Writing in 1827, Sir Andrew Halliday[155] says, "The evidence taken before Mr. Rose's Committee, which sat for more than one session, must be fresh in the recollection of every one of my readers.... He was at great pains to prepare a Bill which, in the opinion of all who had heard the evidence, and had taken a disinterested part in the investigation, was well calculated to remedy every evil either ascertained or anticipated. The subject was dispassionately canvassed in the Lower House, and the Bill passed by the Commons, almost unanimously, three or four several times; but it was uniformly rejected by the Lords, and after Mr. Rose's death it got into Chancery, and there it has slept for the last nine years. I do not mean this remark in any manner as a jest; for, literally and truly, the late Lord Chancellor [Lord Eldon] took the whole matter upon his own shoulders, and promised to prepare a measure more suited to the exigencies of the sufferers than any that the collected wisdom of the Commons of England, in Parliament assembled, could think or devise.... The House of Commons has again taken up the matter, and I trust they will not abandon it, even though they should be opposed, until some provision is made against the recurrence of those evils, very trifling in comparison of former times, which during their last short inquiry were found still to exist." Sir A. Halliday points out that, although twenty years had elapsed since Mr. Wynn's Act passed (having received subsequently several amendments), asylums had only been opened in the counties of York (Wakefield, 1818), Lancaster (1816), Nottingham (1812), Norfolk (1814), Stafford (1818), Bedford (1812), Gloucester (1823), Lincoln (1820), and Cornwall (1820)—nine out of the fifty-two counties of England and Wales. Suffolk had just finished its building, as had Chester a short time before. Only at that very time had the magistrates of Middlesex, after two years' deliberation, announced that a county asylum was necessary, although it had been proved by Lord R. Seymour that 873 persons were suffering neglect and cruel treatment for want of it!

Returns ordered by Parliament in 1826 show that there were 1321 persons in private asylums, exclusive of those in London and within a radius of seven miles; 1147 in public asylums, exclusive of those in St.
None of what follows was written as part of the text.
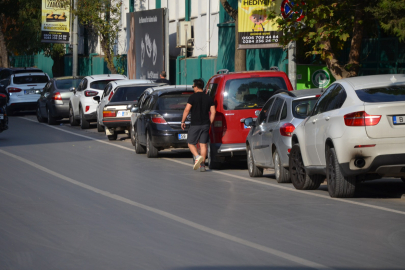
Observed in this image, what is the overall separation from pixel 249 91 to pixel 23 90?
2155 centimetres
Luke's and Bethlem; and 53 in public jails; giving a total of 2521 for the several counties of England and Wales. Those in private asylums in and near London being estimated at 1761, and the asylums of St. Luke's and Bethlem at 500, the gross total for England and Wales was 4782. Sir Andrew Halliday did not hesitate to assert, after very careful inquiry, that the number actually in confinement, not only in the asylums, but with relations and keepers, exceeded 8000. He thought there were very few in Wales, or in "the Celtic tribes in other portions of the empire."[156]